A major in economics makes less sense when the discipline has shown itself to be so unreliable in explaining the world. In this environment, an even more extreme possibility is that students will not value the serious study of any field when the premise of college-going has been contradicted by recent experience. Future students may enroll in the lowest-priced, least demanding institution in order to gain the expected credential of a college degree, with no concern for the quality or content of the degree program or the campus experience. Pragmatism is just inches away from cynicism.
Choices that colleges make during the next few years will influence students’ attitudes for much longer. Stripped-down and accelerated degree programs, for example, will save money for both students and institutions during the current crisis but could undermine the future market for four-year residential programs that offer rich co-curricular dimensions.

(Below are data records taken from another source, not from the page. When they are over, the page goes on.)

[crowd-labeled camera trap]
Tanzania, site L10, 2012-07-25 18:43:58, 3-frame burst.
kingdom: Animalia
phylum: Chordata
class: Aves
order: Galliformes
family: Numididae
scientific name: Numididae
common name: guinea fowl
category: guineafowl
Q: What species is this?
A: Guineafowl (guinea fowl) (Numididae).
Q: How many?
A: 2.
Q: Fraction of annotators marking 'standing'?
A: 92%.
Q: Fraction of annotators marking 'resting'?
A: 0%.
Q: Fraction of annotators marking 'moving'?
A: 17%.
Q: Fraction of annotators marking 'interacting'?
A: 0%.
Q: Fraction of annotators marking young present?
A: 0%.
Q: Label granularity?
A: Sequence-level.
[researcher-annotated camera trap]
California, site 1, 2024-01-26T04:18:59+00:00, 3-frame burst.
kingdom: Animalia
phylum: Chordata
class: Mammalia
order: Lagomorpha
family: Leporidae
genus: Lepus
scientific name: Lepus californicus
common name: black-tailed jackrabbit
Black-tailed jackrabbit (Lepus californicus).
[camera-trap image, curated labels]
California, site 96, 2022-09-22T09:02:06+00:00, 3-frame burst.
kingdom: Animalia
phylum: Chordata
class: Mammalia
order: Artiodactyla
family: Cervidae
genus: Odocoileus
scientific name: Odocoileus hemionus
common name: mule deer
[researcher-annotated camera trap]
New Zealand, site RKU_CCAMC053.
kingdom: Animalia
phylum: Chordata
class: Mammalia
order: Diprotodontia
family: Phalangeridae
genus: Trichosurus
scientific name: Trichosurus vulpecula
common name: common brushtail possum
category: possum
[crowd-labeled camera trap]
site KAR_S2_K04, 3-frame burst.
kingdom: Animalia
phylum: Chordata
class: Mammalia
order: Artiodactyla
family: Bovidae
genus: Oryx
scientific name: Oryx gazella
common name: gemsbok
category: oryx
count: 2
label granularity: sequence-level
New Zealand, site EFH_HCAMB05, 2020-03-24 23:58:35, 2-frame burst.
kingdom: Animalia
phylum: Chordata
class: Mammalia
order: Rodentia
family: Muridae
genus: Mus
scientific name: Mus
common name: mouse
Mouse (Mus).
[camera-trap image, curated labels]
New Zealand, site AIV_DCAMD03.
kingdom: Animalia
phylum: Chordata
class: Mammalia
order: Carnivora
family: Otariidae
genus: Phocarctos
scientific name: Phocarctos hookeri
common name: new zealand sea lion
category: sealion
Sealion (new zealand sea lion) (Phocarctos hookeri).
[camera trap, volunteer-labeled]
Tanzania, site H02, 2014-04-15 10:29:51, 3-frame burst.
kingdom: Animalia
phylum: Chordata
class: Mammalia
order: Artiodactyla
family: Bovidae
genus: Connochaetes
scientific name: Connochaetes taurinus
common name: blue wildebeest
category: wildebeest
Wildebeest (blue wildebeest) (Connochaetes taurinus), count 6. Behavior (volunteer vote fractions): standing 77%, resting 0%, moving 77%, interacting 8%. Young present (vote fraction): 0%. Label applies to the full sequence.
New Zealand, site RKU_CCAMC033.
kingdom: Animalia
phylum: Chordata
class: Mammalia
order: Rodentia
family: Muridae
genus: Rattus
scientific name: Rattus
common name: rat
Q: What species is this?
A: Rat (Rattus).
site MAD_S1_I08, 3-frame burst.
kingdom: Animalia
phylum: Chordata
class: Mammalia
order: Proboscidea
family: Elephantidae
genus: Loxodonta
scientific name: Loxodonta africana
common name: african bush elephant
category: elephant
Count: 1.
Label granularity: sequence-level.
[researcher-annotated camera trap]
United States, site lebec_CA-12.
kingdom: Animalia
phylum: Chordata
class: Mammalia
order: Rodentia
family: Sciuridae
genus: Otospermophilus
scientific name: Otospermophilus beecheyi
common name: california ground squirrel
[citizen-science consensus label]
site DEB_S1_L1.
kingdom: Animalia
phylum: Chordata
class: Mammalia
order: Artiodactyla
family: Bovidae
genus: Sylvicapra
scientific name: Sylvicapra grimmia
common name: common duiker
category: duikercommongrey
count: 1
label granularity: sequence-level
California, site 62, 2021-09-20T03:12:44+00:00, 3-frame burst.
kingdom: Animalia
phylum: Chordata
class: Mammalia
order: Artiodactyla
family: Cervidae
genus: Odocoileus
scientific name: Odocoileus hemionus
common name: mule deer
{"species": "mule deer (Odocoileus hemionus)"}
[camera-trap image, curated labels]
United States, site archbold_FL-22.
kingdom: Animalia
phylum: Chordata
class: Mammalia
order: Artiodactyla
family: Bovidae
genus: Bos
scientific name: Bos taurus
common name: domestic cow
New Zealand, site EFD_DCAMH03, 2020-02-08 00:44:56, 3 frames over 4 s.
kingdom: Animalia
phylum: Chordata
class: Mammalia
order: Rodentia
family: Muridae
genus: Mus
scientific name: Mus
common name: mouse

Already, consumer advocates and journalists are advising high school seniors to verify that the college where they intend to enroll in September will offer the distinctive features that were promised in March. If a student chose a specific college because it offers an education in which formal courses and a rich array of co-curricular activities are purposefully coordinated, it would be counterproductive for the college to announce that educational features beyond the classroom really do not matter very much and have therefore been eliminated. If a state government furloughs public university employees for two days per month, will students believe that the education provided by a 90 percent faculty effort is really as good as the one offered with 100 percent effort, and should universities pretend that it’s as good?
When describing the advantages of the less expensive versions of a college education, we need to avoid making it more difficult to resume promotion of the more effective (and appropriately more expensive) model whenever the economy does recover.
Each college needs to decide how to describe the less expensive version of itself, encouraging the best students to pursue fields that address the country’s greatest needs—engineers who will develop technologies that make us less dependent on oil and other nonrenewable resources; physicians and nurses who are committed to reducing costs and broadening access to health care; teachers who are interested in educating those K-12 students with the least adequate preparation; and government officials who are tenacious in their regulatory role. There are few short cuts to achieving and sustaining high quality.
Richard Ekman is president of The Council of Independent Colleges, www.cic.org.